Ce que disent, à cette heure, les sources

Les informations disponibles tiennent en peu de lignes, et il faut s’en tenir là. Selon BFM (13 août 2026), trois personnes ont été gravement blessées par arme à feu à Besançon, et aucun suspect n’était arrêté au moment de la publication. Le Figaro, à la même date, confirme : trois hommes blessés par arme à feu, aucun suspect interpellé. Un second papier du Figaro, adossé à sa chaîne télévisée, qualifie l’événement d’« attaque à l’arme à feu » ayant fait trois blessés graves.

Au-delà de ce socle, tout reste à établir publiquement : l’heure précise, le nombre de tireurs, le mode opératoire, l’état exact des victimes, leurs profils, le mobile. Un média sérieux dit ce qu’il sait ; il dit aussi, sans détour, ce qu’il ignore.

Planoise, un nom qui, hélas, ne surprend plus

Qu’il faille encore, en 2026, écrire les mots « Planoise » et « tirs » dans la même phrase en dit long sur la lassitude d’un quartier bisontin devenu, au fil des années, un repère cartographique des rubriques faits divers. Ce n’est pas ici le lieu d’un procès en négligence sans preuves nouvelles ; ce serait toutefois se moquer du lecteur que de présenter l’événement comme un coup de tonnerre isolé. Il s’inscrit dans une série documentée d’épisodes violents liés, pour nombre d’entre eux, à l’économie parallèle des stupéfiants — série que les pouvoirs publics connaissent, commentent, et à laquelle, jusqu’ici, ils n’ont pas mis fin.

Qu’on nous permette de le formuler ainsi : lorsqu’un quartier devient un mot-clé, c’est que quelque chose, dans la politique publique qui lui est appliquée, a cessé de fonctionner.

Ce que cela change concrètement

Pour les riverains de Planoise, la nuit du 12 au 13 août sera, à court terme, celle d’une présence policière renforcée et d’une enquête ouverte — les sources citées ne détaillent pas encore le cadre judiciaire.
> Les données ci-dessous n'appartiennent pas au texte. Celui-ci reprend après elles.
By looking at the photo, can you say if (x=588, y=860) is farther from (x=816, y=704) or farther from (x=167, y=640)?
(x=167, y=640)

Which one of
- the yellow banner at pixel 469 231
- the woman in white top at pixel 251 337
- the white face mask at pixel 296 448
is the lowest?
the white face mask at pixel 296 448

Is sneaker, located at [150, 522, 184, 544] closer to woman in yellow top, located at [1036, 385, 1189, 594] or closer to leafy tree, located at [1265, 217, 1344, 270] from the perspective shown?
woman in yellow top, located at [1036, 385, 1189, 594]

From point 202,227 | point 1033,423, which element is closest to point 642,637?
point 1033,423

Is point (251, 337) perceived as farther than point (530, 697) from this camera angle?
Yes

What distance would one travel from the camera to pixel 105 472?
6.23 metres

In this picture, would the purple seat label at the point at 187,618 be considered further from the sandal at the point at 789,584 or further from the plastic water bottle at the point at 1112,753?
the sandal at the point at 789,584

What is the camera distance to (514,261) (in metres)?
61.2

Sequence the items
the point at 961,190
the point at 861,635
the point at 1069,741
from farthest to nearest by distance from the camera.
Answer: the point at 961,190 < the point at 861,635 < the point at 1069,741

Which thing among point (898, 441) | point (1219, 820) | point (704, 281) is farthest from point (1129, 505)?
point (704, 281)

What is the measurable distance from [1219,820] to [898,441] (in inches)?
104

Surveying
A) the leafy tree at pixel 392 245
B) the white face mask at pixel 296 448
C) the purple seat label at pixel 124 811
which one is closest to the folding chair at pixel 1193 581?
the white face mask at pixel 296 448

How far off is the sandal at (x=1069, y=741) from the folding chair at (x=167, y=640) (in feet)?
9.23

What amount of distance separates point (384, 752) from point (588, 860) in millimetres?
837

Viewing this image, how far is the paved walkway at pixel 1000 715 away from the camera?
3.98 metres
Pour les Bisontins qui vivent ailleurs, l’événement rappelle une évidence désagréable : la sécurité d’une ville moyenne se joue rue par rue, et l’absence, à ce stade, de suspect interpellé signifie que le ou les auteurs sont, à l’heure où ces lignes s’écrivent, en fuite.

Ce qu’il faudra surveiller dans les prochaines heures

Trois éléments manquent et détermineront la lecture du dossier :

  • l’évolution de l’état des trois blessés, qualifiés de graves par Le Figaro et BFM ;
  • le cadre exact ouvert par le parquet et la qualification retenue ;
  • l’identification éventuelle d’un mobile — règlement de comptes, différend privé, autre — qui, seul, permettra de rattacher ou non cet épisode à la série connue.

D’ici là, une seule règle vaut : ne pas confondre l’émotion légitime que suscite une fusillade en pleine rue avec les conclusions qu’il reviendra aux enquêteurs, et à eux seuls, d’établir.